[Records of scene-based questions]
━━━━━━━━━━━━━━━━━━━━━━━━━━━━━━

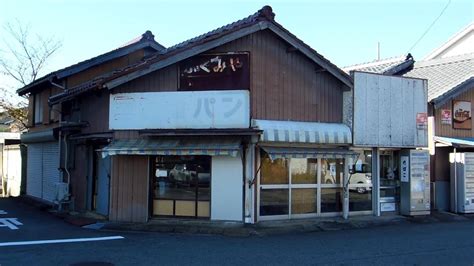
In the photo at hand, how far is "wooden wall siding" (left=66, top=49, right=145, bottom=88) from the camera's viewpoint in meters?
18.4

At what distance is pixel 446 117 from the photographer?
17953 mm

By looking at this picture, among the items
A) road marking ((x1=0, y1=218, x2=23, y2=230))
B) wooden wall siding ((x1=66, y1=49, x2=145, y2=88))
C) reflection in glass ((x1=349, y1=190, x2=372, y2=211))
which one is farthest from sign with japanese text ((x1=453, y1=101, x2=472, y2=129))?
road marking ((x1=0, y1=218, x2=23, y2=230))

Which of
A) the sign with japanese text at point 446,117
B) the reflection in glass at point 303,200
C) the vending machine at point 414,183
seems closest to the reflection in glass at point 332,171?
the reflection in glass at point 303,200

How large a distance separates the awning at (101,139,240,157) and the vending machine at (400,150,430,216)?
6.44 m

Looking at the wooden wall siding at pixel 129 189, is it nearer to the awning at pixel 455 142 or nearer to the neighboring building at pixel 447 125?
the awning at pixel 455 142

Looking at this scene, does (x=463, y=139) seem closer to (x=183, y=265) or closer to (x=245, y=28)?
(x=245, y=28)

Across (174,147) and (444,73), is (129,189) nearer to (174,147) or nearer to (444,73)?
(174,147)

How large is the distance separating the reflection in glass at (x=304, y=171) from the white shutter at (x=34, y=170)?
37.2 feet

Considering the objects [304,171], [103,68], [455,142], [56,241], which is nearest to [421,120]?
[455,142]

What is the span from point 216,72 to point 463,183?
9.95 metres

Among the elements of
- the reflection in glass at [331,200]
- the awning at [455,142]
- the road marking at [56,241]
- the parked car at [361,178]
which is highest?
the awning at [455,142]

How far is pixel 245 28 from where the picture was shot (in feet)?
44.1

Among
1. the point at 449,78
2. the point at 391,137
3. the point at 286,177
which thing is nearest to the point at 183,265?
the point at 286,177

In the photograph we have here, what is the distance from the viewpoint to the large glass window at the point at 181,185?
13.6 m
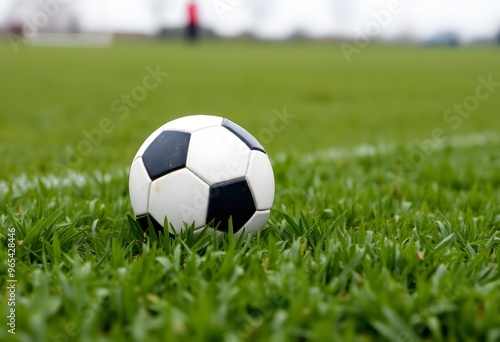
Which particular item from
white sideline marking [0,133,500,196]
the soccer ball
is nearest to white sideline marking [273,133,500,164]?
white sideline marking [0,133,500,196]

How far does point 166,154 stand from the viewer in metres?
2.41

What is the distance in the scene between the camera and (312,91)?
1277cm

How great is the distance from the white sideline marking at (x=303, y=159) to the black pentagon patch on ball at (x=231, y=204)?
1.41 meters

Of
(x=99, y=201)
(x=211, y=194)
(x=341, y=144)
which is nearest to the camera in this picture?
(x=211, y=194)

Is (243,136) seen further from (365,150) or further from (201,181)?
(365,150)

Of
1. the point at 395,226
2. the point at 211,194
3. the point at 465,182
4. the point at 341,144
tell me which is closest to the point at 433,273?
the point at 395,226

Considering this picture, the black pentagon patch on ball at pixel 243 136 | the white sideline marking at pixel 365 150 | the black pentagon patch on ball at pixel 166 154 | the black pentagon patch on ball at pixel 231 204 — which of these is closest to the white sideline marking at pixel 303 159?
the white sideline marking at pixel 365 150

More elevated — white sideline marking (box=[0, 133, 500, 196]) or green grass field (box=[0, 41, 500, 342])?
green grass field (box=[0, 41, 500, 342])

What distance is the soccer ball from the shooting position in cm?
233

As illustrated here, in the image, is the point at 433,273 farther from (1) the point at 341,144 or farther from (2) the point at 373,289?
(1) the point at 341,144

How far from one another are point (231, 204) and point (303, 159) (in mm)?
2560

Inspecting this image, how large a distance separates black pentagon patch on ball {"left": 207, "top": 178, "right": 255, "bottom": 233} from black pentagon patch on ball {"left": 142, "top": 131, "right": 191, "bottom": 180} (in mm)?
186

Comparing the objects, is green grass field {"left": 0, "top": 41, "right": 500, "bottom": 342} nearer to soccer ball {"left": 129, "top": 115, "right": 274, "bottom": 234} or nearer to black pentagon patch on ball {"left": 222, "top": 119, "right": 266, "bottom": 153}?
soccer ball {"left": 129, "top": 115, "right": 274, "bottom": 234}

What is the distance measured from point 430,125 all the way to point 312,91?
4924 mm
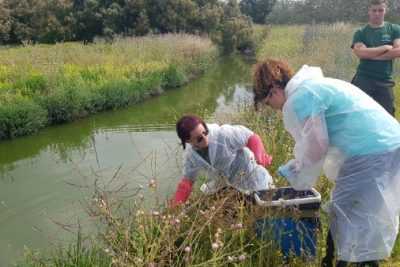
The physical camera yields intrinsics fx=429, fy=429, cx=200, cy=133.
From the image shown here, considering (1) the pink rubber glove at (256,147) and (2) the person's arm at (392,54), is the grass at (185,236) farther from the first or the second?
(2) the person's arm at (392,54)

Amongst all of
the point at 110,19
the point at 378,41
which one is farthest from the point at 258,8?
the point at 378,41

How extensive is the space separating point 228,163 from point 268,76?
3.09 feet

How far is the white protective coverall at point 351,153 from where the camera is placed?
2.21m

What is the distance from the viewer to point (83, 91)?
9.78 m

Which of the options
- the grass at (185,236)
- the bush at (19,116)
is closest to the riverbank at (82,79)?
the bush at (19,116)

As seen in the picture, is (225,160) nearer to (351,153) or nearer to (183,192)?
(183,192)

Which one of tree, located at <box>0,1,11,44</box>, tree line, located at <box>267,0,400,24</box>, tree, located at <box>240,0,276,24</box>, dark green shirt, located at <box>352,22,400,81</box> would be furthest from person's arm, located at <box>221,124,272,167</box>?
tree, located at <box>240,0,276,24</box>

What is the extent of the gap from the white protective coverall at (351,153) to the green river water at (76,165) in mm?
1239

━━━━━━━━━━━━━━━━━━━━━━━━━━━━━━

Please rescale the stretch from the row containing "What is the extent" through the end of the rows, both ends included. Write those lines again in full, multiplying each distance given in the answers by 1.4 and rounding to whole numbers, halves up.

-- Task answer --
What is the extent of the gap from the white protective coverall at (351,153) to the green river water at (76,165) in mm?
1735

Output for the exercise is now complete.